- [WHAT YOU NEED TO DO]
1 > Return, word for word, the portion of the passage on instant cloning of nested ESXi VMs that runs from "The idea of" up to and including "using Instant Clone?".
2 > Resume the passage on instant cloning of nested ESXi VMs, picking up after its final sentence.

The idea of "Instant Cloning" a Nested ESXi VM (running ESXi in a VM) is not a new concept. In fact, I had shared a solution back in 2015 using the private VMFork APIs. However, what has changed is the ease of consumption, primarily due to the re-architecture of Instant Clone in vSphere 6.7 (more details here and here) which resulted in a public and simplified API. Some of you might ask, why not simply clone a Nested ESXi VM or create a Link Clone? What benefit would I get by using Instant Clone?
The answer is not only speed, but the fact that the instantiated VM is fully operational and ready to start executing where as a traditional full clone or linked clone requires a full OS boot up that can take up to several minutes to deploy and configure. This may not sound like much for a small number of Nested ESXi VMs, but as you increase the number of instances, Instant Clone really shines while still maintaining speed and the instant availability of the VM. As you can imagine, this definitely opens up for some interesting use cases whether it be for personal home lab or educational purposes like VMware HOL. In addition, we also have customers who deploy Nested ESXi not only at high scale but also with a high churn rate for development purposes, think CI/CD type of a workload who can also benefit from Instant Clone.

- [DATA SHOWN]

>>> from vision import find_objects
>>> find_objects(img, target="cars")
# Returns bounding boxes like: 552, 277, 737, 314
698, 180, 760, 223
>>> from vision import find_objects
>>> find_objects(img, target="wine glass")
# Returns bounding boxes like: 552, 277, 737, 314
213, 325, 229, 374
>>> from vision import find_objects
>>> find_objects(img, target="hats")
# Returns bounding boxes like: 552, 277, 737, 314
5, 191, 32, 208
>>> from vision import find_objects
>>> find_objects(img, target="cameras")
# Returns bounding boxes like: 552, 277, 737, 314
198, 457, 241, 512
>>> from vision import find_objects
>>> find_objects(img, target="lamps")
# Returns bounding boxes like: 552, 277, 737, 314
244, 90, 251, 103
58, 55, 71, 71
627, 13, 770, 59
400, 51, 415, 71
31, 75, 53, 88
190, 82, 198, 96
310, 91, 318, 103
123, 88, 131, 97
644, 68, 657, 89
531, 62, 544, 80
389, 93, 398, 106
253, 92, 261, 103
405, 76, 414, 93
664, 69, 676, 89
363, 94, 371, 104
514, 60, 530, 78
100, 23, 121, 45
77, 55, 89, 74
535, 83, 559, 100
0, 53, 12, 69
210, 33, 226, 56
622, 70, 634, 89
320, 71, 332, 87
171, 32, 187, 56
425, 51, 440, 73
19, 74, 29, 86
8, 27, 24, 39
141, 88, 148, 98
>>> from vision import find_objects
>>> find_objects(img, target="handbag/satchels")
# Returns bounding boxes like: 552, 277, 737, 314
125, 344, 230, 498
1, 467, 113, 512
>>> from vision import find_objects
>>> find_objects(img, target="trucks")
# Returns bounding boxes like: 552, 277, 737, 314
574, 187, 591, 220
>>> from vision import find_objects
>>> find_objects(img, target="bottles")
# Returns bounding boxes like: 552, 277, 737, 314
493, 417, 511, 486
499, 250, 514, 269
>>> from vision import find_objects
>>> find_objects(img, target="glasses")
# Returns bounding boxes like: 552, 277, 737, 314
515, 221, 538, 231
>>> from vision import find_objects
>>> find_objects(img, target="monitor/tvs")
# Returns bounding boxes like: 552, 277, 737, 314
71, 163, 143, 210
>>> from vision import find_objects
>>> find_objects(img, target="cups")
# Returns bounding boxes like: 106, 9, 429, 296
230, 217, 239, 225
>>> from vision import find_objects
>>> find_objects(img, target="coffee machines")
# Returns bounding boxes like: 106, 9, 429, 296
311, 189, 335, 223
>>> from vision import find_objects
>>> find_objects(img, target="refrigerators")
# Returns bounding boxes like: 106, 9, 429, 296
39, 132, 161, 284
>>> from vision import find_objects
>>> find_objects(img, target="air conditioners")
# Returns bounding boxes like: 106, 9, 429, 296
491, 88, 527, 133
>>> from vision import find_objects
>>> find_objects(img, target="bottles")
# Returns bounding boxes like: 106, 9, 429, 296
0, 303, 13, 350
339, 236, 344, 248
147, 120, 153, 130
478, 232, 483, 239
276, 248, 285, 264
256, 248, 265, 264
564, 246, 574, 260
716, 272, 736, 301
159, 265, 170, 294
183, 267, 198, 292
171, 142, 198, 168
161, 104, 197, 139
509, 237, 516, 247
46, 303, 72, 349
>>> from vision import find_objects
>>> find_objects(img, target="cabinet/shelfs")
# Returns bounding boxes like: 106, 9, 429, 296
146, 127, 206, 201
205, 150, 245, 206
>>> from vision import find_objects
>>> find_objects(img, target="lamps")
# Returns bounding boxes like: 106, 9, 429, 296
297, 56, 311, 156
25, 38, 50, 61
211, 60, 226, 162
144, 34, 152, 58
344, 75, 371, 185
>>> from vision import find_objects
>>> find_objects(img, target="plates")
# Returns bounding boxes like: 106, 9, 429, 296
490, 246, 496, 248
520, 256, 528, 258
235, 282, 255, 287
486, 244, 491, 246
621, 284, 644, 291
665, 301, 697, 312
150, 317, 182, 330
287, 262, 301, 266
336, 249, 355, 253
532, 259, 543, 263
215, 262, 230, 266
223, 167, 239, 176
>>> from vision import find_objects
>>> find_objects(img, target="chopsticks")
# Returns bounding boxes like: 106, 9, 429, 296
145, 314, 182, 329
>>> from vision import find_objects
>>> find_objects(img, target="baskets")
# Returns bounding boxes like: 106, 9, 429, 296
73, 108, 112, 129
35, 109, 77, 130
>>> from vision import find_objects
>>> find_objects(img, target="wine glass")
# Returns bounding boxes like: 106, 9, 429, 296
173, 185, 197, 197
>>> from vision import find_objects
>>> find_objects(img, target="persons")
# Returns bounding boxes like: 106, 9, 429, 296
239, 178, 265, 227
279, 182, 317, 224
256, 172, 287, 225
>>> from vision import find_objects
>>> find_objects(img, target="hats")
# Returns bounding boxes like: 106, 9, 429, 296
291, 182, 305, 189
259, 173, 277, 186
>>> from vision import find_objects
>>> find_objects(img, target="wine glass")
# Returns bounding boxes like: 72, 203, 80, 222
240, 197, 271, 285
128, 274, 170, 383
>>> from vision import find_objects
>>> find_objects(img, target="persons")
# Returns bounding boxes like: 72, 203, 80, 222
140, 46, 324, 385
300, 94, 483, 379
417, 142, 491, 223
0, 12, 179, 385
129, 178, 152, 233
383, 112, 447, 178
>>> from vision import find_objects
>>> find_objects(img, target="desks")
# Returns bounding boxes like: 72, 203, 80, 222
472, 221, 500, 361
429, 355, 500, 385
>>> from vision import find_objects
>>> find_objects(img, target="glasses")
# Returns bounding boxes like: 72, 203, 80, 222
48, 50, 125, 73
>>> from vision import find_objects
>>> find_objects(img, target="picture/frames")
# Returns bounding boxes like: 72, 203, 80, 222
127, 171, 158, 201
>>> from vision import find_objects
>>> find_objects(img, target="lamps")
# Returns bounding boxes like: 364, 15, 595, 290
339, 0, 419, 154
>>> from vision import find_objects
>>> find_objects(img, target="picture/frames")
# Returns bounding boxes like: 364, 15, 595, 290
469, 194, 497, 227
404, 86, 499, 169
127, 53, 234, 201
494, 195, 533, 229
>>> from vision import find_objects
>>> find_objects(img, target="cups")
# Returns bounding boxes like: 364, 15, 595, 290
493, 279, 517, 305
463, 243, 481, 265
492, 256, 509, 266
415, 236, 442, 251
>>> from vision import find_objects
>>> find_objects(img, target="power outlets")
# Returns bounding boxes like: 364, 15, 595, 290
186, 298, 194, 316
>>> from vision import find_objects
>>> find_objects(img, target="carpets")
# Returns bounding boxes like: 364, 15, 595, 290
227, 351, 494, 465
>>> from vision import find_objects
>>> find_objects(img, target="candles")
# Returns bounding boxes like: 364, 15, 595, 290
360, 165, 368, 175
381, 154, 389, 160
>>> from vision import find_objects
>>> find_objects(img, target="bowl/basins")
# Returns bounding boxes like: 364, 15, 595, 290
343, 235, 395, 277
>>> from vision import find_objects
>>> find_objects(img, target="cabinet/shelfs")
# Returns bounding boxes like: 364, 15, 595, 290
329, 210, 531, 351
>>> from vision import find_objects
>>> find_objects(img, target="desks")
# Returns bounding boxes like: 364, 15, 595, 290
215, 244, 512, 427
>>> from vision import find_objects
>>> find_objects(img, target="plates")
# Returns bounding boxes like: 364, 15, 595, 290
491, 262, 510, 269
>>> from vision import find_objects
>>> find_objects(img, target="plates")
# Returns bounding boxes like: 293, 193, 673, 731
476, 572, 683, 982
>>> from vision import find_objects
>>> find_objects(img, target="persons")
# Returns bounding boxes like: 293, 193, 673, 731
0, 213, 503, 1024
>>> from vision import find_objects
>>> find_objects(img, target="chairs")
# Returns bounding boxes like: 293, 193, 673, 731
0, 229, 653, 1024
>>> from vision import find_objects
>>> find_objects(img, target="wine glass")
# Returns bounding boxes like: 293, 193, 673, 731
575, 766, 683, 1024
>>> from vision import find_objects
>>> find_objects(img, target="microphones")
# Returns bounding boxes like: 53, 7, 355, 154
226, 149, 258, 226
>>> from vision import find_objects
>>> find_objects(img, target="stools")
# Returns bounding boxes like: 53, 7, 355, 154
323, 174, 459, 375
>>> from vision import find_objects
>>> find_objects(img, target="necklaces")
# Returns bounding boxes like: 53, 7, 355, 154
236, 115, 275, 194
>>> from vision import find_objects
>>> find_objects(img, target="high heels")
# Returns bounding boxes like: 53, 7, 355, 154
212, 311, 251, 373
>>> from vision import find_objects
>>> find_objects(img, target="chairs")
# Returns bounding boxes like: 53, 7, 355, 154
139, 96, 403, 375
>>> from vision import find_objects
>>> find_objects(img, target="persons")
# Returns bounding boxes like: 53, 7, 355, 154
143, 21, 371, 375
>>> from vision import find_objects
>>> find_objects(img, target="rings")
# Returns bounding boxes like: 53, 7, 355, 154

- [ANSWERS BY TASK]
1 >
The idea of "Instant Cloning" a Nested ESXi VM (running ESXi in a VM) is not a new concept. In fact, I had shared a solution back in 2015 using the private VMFork APIs. However, what has changed is the ease of consumption, primarily due to the re-architecture of Instant Clone in vSphere 6.7 (more details here and here) which resulted in a public and simplified API. Some of you might ask, why not simply clone a Nested ESXi VM or create a Link Clone? What benefit would I get by using Instant Clone?

2 >
So how fast are we talking about? Lets say you wanted to test out the latest version of VSAN in vSphere 6.7, you would normally deploy 3 Nested ESXi VMs, power them up and wait for them to be ready on the network. With Instant Clone, you can deploy three fully functional Nested ESXi VMs in just 30seconds! As the VMs are instantly available for consumption, you can start the VSAN enablement workflow immediately and even parts of that can be baked into the Instant Clone workflow. With the ease of provisioning Nested ESXi VMs, you can simply maintain a catalog of ESXi templates which are in "frozen" states and then leverage Instant Clone to deploy just-in-time Nested ESXi environments and discard them once you are done. Pretty slick if you ask me! and something I plan on using going forward.
Disclaimer: Nested ESXi is still not officially supported by VMware. Please use at your own risk.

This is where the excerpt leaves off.